(Rows from a spatial reasoning dataset)
● ● ●
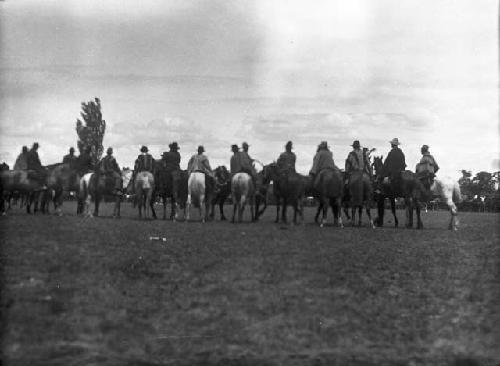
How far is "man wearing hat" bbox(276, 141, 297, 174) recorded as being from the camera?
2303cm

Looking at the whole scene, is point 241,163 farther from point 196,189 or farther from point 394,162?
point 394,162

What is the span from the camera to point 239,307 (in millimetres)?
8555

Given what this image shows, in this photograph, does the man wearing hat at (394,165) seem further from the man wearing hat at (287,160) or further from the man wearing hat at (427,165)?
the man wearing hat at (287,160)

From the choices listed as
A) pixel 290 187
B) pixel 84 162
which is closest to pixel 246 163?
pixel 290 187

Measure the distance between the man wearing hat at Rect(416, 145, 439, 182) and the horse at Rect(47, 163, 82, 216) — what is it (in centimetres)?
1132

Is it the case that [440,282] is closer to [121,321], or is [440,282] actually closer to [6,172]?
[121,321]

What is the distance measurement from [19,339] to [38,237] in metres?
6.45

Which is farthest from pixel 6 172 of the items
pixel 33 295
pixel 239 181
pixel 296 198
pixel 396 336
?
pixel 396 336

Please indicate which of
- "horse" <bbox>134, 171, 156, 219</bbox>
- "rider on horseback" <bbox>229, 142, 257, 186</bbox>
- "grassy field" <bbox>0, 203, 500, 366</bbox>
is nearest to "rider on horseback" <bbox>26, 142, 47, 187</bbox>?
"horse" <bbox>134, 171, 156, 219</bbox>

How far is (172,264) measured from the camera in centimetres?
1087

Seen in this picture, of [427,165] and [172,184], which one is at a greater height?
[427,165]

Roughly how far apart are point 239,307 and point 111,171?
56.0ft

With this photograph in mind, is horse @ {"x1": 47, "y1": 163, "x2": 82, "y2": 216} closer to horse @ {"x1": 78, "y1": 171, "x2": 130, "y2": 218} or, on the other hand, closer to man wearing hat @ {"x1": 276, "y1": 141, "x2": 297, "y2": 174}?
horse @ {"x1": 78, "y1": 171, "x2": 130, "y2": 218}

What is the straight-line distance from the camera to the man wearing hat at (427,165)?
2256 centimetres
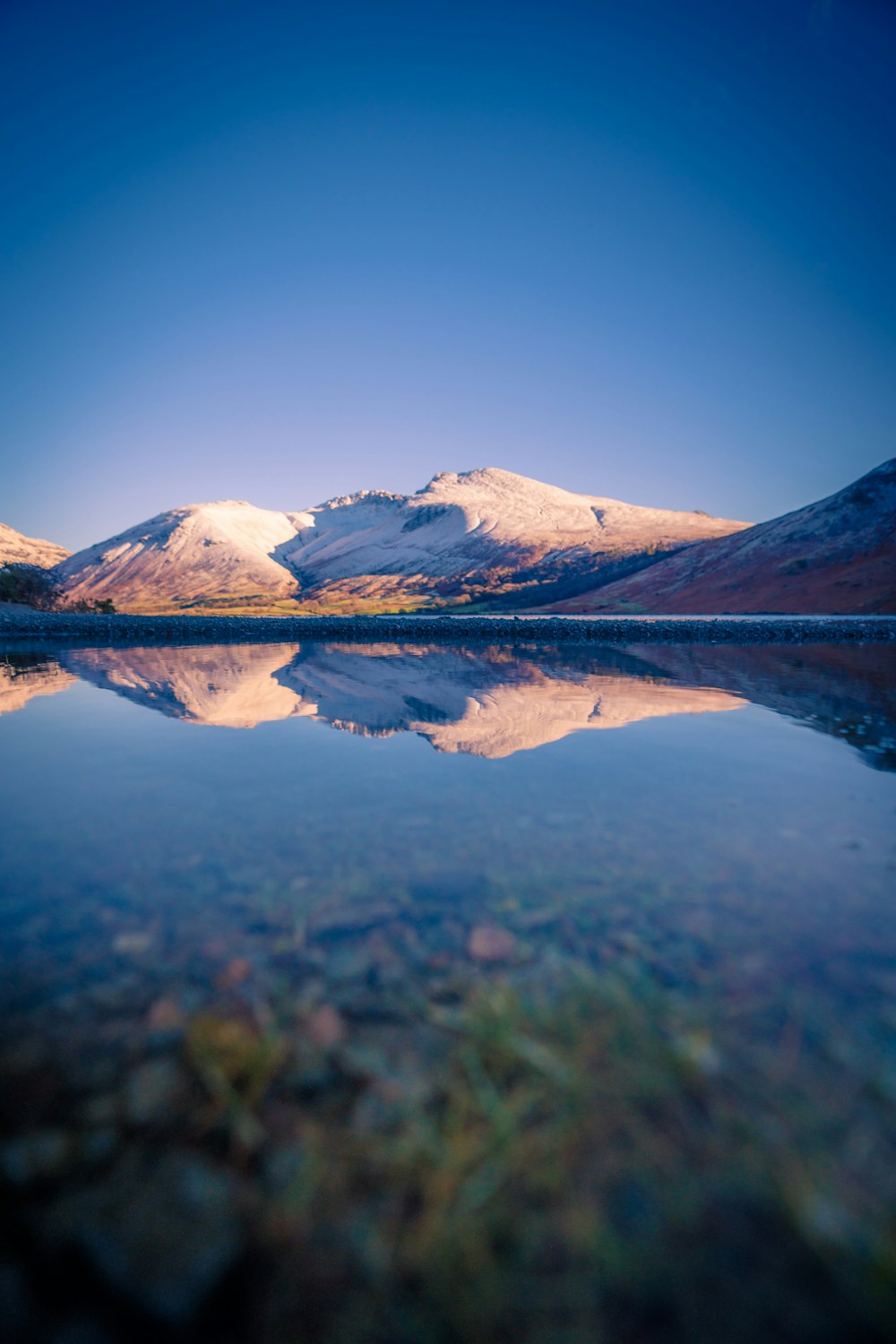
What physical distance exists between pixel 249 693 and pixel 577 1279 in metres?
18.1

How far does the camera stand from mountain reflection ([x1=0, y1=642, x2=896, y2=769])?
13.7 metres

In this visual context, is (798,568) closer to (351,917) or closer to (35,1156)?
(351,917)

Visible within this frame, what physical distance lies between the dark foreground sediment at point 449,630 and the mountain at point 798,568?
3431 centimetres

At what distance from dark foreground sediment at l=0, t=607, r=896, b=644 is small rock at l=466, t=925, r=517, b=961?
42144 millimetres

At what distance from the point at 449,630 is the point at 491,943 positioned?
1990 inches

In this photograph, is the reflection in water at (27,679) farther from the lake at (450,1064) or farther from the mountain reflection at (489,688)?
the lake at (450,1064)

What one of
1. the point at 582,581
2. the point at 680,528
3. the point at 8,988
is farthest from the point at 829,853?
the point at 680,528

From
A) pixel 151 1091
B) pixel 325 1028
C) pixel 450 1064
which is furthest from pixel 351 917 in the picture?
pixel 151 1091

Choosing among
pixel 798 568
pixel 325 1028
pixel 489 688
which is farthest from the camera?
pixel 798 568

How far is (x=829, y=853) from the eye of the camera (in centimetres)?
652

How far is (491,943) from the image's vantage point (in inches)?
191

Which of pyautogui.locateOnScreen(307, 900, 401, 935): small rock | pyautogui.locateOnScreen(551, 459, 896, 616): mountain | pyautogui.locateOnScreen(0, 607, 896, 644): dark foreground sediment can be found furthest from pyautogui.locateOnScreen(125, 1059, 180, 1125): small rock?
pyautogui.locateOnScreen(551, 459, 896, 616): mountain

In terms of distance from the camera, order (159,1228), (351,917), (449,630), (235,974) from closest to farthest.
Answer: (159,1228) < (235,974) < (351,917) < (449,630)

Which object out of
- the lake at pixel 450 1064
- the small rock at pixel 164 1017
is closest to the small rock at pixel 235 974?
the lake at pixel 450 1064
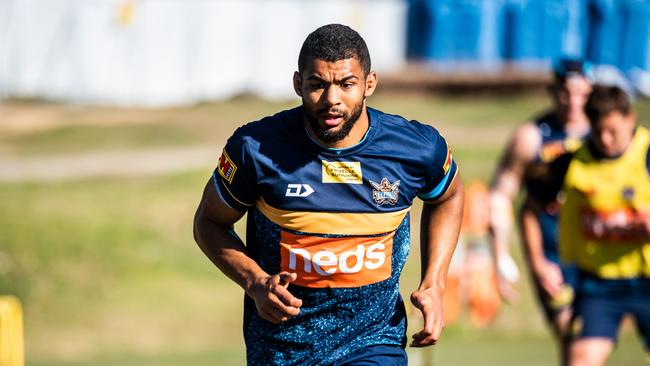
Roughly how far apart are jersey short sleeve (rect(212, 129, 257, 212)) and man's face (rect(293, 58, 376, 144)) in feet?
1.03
● ● ●
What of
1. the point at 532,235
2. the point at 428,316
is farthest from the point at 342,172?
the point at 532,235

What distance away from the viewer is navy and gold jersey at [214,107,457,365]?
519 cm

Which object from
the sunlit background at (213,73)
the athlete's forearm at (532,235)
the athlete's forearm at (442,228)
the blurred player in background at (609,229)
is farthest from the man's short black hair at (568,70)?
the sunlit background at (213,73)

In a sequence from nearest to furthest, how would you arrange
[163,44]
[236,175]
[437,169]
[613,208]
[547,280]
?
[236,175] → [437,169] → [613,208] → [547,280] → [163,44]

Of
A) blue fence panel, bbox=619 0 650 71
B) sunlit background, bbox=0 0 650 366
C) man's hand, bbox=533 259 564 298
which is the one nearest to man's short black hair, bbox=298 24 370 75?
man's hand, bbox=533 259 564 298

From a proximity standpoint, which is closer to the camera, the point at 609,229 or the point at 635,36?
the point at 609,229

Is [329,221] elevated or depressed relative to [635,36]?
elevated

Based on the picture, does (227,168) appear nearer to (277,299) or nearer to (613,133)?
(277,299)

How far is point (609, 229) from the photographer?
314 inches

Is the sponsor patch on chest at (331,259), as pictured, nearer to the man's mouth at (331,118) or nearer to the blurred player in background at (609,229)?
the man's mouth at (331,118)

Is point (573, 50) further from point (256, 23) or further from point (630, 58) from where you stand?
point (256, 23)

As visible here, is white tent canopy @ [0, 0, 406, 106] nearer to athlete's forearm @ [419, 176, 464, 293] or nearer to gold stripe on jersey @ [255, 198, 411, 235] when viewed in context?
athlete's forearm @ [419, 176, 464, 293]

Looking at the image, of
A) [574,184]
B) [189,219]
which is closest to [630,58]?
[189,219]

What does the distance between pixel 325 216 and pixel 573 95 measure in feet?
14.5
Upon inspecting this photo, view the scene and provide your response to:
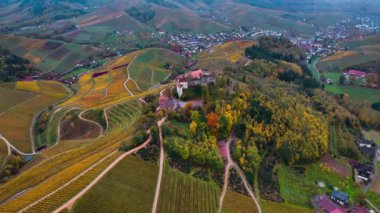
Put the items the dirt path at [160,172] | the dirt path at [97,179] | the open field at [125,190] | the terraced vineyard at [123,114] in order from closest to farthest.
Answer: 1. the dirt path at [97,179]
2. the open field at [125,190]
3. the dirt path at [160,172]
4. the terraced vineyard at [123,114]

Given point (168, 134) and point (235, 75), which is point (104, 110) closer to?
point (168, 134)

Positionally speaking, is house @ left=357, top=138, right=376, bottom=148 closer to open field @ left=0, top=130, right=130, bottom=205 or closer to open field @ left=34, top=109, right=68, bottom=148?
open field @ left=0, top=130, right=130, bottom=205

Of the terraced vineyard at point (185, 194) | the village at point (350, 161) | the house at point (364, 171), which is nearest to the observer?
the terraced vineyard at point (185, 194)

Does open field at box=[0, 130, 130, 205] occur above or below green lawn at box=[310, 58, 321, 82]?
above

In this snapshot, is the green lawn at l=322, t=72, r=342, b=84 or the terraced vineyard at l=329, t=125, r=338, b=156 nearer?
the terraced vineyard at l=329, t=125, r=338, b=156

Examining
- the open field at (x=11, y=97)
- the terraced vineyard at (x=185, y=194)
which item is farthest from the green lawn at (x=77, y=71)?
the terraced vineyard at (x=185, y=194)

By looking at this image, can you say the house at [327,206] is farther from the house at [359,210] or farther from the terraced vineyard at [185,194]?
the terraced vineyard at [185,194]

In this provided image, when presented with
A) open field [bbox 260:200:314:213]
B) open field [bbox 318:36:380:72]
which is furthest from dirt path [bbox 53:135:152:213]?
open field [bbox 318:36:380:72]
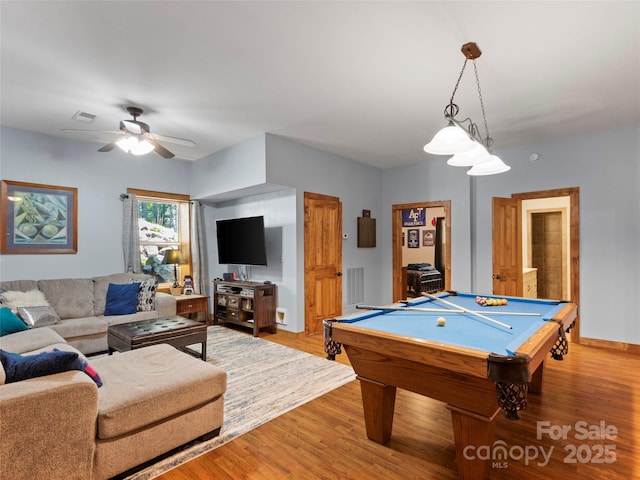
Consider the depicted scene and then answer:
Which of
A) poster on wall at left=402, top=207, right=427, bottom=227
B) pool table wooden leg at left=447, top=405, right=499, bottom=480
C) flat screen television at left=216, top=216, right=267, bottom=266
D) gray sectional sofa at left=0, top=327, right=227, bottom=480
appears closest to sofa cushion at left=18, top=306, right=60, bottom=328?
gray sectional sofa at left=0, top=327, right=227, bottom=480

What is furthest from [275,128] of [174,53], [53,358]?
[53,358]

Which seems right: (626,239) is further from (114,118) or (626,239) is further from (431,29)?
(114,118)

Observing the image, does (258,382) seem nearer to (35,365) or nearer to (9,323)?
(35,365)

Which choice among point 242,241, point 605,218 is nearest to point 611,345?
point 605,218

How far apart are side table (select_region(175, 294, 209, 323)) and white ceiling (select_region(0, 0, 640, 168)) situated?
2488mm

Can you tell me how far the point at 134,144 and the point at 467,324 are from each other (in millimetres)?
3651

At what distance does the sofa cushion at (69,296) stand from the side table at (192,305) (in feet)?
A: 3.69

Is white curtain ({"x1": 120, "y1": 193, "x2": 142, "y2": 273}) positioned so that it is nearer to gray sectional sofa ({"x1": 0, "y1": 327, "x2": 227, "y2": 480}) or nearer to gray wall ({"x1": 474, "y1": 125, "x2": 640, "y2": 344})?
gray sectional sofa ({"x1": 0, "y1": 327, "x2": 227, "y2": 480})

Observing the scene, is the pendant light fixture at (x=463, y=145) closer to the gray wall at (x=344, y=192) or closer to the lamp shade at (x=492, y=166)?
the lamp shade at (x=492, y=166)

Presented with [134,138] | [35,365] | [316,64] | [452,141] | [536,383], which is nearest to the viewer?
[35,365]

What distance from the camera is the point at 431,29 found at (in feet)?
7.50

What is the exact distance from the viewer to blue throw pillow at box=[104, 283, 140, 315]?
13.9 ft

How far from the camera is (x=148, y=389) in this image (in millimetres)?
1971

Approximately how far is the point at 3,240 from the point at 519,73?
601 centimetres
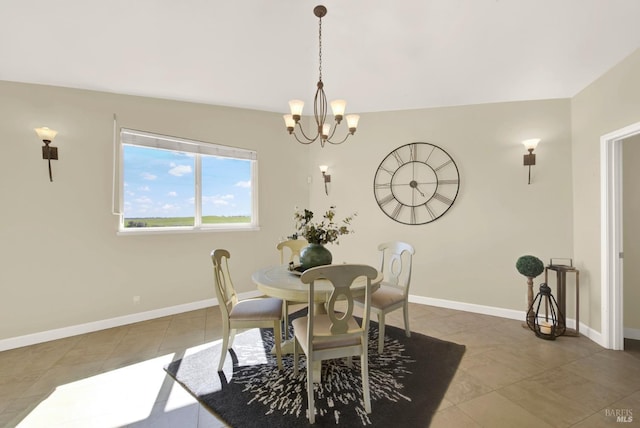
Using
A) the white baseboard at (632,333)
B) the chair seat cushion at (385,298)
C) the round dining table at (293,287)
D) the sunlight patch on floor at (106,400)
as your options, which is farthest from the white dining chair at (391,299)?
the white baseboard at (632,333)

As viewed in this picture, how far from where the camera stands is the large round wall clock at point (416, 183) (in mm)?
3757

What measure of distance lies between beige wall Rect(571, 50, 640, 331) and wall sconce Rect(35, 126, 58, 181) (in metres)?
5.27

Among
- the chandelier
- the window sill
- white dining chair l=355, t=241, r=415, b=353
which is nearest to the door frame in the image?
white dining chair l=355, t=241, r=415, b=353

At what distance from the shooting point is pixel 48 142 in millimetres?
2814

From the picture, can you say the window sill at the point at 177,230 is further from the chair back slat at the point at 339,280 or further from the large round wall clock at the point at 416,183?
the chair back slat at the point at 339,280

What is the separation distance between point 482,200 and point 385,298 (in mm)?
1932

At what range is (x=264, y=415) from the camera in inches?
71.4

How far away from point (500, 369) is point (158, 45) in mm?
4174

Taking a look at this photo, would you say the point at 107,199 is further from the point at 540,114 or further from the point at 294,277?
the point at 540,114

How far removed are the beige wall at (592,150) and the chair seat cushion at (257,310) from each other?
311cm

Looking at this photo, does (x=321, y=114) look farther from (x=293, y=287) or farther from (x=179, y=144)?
● ● ●
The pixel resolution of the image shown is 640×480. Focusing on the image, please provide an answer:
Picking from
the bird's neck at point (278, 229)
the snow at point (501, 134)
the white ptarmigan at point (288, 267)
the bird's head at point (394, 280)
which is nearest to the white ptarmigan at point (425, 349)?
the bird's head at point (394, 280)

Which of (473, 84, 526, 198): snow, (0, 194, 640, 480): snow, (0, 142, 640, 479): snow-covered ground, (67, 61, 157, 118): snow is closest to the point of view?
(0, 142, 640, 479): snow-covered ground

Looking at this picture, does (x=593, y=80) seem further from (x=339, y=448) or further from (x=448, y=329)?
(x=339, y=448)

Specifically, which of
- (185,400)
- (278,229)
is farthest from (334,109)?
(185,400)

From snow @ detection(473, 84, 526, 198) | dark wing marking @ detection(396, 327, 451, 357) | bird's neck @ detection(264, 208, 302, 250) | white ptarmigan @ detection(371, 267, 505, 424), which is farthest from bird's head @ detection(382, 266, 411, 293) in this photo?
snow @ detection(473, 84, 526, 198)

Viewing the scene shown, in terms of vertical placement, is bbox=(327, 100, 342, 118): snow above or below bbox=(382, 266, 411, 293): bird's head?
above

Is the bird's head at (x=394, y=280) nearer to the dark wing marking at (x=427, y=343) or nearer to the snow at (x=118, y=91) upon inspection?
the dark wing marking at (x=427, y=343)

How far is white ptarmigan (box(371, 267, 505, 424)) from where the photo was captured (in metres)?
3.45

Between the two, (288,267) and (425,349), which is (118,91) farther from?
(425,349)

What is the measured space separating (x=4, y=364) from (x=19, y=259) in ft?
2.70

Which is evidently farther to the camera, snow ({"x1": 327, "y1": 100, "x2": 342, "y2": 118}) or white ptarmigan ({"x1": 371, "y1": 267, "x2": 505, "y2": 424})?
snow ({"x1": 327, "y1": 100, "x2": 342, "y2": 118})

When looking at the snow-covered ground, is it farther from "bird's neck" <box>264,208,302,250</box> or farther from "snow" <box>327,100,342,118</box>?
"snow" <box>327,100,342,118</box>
● ● ●
Render the stretch of the data above from the line containing "As viewed in" through the line containing "Looking at this photo, does" as a Markdown table with columns n and Line, numbering each row and omitting blank lines.

| n | Line |
|---|---|
| 1 | As viewed in this picture, how far from where the camera stands is the large round wall clock at point (416, 183) (in mm)? |
| 2 | 3757 |
| 3 | What measure of distance lies between beige wall Rect(571, 50, 640, 331) and wall sconce Rect(35, 126, 58, 181) (in metres)? |
| 4 | 5.27 |
| 5 | Among |
| 6 | - the chandelier |
| 7 | - the window sill |
| 8 | - white dining chair l=355, t=241, r=415, b=353 |
| 9 | which is nearest to the door frame in the image? |
| 10 | white dining chair l=355, t=241, r=415, b=353 |
| 11 | At what distance from the shooting point is pixel 48 142 in millimetres? |
| 12 | 2814 |
| 13 | From the picture, can you say the window sill at the point at 177,230 is further from the chair back slat at the point at 339,280 or further from the large round wall clock at the point at 416,183? |
| 14 | the chair back slat at the point at 339,280 |
| 15 | What is the separation distance between point 482,200 and point 385,298 (in mm)? |
| 16 | 1932 |
| 17 | At what range is (x=264, y=415) from the camera in inches? |
| 18 | 71.4 |
| 19 | How far away from point (500, 369) is point (158, 45) in mm? |
| 20 | 4174 |
| 21 | Taking a look at this photo, would you say the point at 107,199 is further from the point at 540,114 or further from the point at 294,277? |
| 22 | the point at 540,114 |
| 23 | How far removed are the beige wall at (592,150) and the chair seat cushion at (257,310) from each other? |
| 24 | 311cm |
| 25 | Looking at this photo, does (x=321, y=114) look farther from (x=293, y=287) or farther from (x=179, y=144)? |